I am in a friendship where I don’t know how honest I can be. And in truth, I often wonder if we know each other well enough where I can be completely honest with her.
I’ve watched her get into a relationship that I knew would not work. I watched it move way too fast, I watched it crashed, and only afterward did I say how I really feel. I watched this relationship rekindle, and I still held back. I watched as it became a roller coaster. I didn’t hold back completely, but I was still holding back.
With any other friend, this would of been easy. I have no idea if they would of considered my feelings on the issue. Okay, maybe I do. Some of them would and some wouldn’t, and that is okay, but there would of been no holding back on my part. I would of put it all out there, with no worries about how any one would take it. These friendships though have much history, and these conversations happen pretty easily.

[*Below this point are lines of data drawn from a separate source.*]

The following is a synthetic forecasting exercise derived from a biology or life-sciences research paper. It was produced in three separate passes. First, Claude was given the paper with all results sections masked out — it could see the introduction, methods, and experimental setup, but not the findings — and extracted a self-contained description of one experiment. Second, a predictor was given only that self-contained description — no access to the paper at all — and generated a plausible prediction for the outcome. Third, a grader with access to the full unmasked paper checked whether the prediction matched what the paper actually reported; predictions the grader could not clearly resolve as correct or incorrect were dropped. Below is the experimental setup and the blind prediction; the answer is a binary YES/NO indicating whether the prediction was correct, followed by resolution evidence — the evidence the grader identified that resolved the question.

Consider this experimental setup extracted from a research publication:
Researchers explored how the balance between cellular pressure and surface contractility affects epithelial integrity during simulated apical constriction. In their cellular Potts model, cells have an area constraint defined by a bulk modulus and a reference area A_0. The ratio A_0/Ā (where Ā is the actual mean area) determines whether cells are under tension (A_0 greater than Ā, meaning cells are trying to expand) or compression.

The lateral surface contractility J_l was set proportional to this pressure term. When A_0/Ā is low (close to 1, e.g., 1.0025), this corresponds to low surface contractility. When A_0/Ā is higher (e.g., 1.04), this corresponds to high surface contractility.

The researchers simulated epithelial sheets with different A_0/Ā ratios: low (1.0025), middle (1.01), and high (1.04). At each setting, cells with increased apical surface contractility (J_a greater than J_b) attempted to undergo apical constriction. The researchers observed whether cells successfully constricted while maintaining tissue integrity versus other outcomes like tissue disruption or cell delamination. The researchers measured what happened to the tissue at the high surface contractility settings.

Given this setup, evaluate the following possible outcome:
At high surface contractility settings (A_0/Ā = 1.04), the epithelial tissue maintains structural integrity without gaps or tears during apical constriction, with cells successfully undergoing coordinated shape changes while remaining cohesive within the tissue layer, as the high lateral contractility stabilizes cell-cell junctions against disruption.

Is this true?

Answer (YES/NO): NO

I’ve never thought about these things before. I’m use to saying whats on my mind. I’m use to friends knowing how I feel or what I’m likely to say. Lately, She’s become irritable, and is alienating people with her attitude and behavior. While she hasn’t alienated me (yet), my annoyance meter is pretty high. Sometimes I find myself getting ready to say something but uncertainty makes me walk away. How solid is our friendship? I wonder if I can just be honest, and all will be fine. If not, is this the kind of friendship I want? I doubt that.